DIRECTIVE →
Reproduce verbatim the lines of the material starting with the line that contains "What is the estimated" and going on through the line that contains "14234 millimetres".

RECORD EXCERPTS →
┌────────

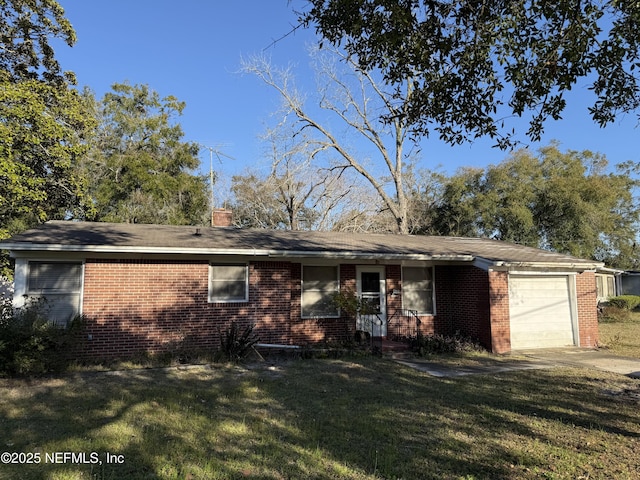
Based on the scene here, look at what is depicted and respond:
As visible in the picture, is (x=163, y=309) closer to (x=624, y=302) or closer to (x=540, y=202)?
(x=624, y=302)

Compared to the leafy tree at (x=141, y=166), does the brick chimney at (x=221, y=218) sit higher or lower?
lower

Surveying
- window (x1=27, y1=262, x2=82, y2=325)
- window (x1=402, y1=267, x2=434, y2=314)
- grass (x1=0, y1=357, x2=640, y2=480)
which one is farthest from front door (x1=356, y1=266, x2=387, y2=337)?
window (x1=27, y1=262, x2=82, y2=325)

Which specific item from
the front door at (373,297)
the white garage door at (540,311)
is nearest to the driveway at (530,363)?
the white garage door at (540,311)

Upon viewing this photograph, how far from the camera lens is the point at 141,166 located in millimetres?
28266

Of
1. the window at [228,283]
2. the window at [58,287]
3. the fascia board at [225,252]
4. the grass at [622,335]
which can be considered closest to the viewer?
the fascia board at [225,252]

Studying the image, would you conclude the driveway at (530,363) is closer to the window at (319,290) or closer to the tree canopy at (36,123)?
the window at (319,290)

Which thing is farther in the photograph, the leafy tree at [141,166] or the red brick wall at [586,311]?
the leafy tree at [141,166]

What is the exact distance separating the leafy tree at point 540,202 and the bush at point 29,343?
98.7 ft

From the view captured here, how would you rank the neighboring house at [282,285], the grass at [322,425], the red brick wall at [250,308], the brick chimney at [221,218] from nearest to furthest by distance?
the grass at [322,425] < the neighboring house at [282,285] < the red brick wall at [250,308] < the brick chimney at [221,218]

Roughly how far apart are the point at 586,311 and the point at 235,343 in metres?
10.1

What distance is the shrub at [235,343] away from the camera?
1032 centimetres

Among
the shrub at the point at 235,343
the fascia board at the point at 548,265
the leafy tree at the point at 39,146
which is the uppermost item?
the leafy tree at the point at 39,146

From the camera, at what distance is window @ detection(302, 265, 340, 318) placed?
1280cm

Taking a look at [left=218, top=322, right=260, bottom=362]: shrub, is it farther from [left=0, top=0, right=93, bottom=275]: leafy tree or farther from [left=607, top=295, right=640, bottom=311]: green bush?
[left=607, top=295, right=640, bottom=311]: green bush
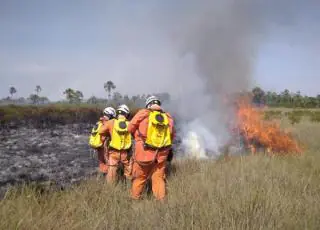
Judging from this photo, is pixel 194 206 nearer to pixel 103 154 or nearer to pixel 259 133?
Result: pixel 103 154

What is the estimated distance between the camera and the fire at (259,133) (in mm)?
12594

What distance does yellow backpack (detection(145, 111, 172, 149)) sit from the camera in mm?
6559

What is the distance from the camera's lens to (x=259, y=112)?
14234 millimetres

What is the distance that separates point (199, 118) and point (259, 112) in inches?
99.5

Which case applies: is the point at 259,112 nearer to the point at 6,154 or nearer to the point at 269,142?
the point at 269,142

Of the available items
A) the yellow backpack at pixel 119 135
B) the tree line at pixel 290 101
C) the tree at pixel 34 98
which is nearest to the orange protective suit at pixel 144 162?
the yellow backpack at pixel 119 135

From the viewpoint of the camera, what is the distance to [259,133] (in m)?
13.2

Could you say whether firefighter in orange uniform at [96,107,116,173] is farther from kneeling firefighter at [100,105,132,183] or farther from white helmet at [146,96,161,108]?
white helmet at [146,96,161,108]

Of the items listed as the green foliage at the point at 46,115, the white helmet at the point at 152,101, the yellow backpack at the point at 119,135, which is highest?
the white helmet at the point at 152,101

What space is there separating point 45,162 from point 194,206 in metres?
12.8

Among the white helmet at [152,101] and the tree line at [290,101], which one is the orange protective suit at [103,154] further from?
the tree line at [290,101]

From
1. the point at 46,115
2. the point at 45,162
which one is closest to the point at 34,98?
the point at 46,115

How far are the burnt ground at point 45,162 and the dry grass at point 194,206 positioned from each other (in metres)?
4.96

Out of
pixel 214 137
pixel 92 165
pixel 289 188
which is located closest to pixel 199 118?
pixel 214 137
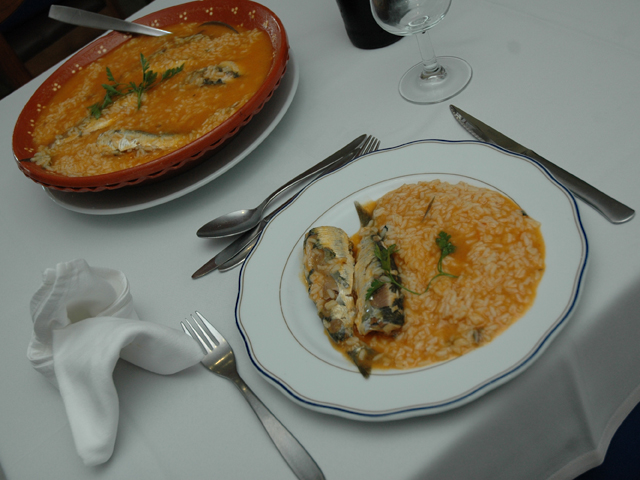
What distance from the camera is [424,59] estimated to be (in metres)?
1.55

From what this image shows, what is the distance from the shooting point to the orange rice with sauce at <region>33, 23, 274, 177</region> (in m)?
1.62

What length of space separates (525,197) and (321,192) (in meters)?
0.48

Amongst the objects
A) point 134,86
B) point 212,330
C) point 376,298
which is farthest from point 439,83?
point 134,86

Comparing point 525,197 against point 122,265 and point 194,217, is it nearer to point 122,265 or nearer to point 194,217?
point 194,217

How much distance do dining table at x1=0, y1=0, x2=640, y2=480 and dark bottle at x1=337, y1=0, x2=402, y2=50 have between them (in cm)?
4

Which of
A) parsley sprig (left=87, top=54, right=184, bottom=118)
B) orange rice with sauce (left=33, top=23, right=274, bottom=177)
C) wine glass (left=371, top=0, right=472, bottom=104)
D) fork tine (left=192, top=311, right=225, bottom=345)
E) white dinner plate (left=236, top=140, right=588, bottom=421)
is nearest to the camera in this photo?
white dinner plate (left=236, top=140, right=588, bottom=421)

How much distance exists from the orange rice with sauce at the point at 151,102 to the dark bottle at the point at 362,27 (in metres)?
0.31

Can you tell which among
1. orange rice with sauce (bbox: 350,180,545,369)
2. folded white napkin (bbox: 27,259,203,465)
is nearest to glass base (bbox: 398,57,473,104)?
orange rice with sauce (bbox: 350,180,545,369)

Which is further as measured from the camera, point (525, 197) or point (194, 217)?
point (194, 217)

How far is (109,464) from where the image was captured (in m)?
1.02

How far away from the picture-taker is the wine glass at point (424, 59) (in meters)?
1.41

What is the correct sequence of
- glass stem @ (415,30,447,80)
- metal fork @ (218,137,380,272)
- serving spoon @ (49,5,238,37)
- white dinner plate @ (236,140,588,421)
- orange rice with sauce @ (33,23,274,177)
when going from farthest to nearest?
serving spoon @ (49,5,238,37) < orange rice with sauce @ (33,23,274,177) < glass stem @ (415,30,447,80) < metal fork @ (218,137,380,272) < white dinner plate @ (236,140,588,421)

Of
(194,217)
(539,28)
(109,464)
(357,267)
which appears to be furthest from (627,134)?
(109,464)

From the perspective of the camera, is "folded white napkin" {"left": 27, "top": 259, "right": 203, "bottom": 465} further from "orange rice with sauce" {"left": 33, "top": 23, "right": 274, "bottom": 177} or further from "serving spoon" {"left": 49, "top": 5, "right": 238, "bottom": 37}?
"serving spoon" {"left": 49, "top": 5, "right": 238, "bottom": 37}
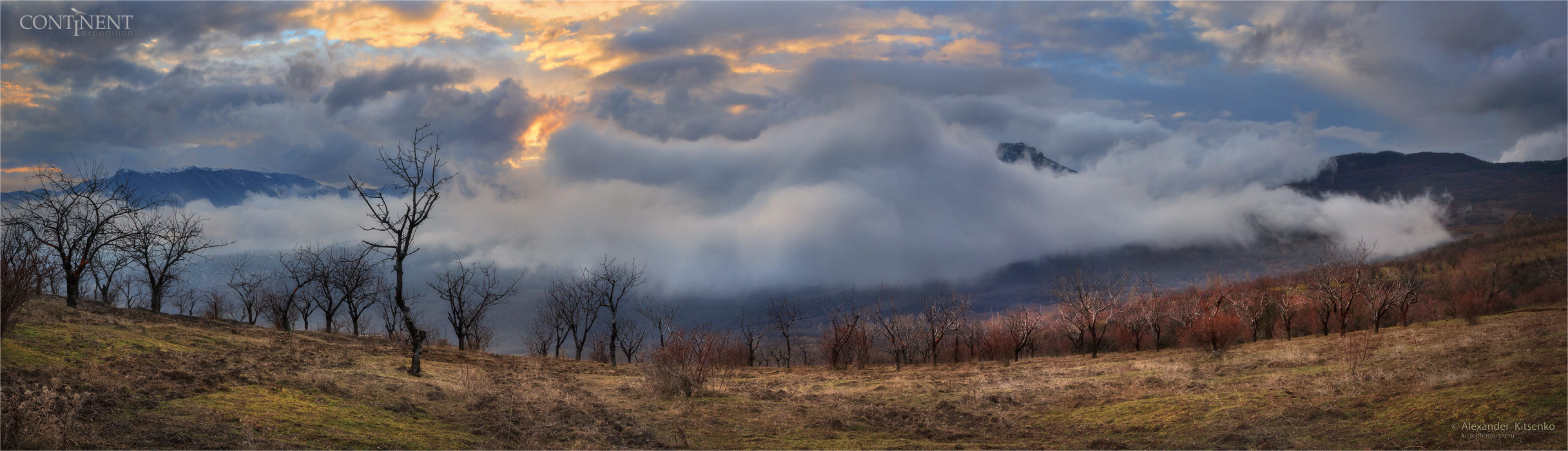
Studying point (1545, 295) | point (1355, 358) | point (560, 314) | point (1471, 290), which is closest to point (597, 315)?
point (560, 314)

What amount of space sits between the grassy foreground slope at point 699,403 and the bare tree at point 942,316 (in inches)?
1083

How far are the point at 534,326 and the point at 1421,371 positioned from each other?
68.6 metres

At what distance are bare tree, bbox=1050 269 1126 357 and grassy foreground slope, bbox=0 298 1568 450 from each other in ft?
88.1

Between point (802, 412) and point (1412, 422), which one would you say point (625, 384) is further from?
point (1412, 422)

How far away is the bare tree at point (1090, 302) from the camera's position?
53969 millimetres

└────────

SOLUTION →
What is the estimated distance between the camera and the fire at (259,133) (in mm)?
12594

What distance does yellow backpack (detection(145, 111, 172, 149)) sit from the camera in mm?
6559

What is the distance from the camera's lens to (x=259, y=112)?
14234 millimetres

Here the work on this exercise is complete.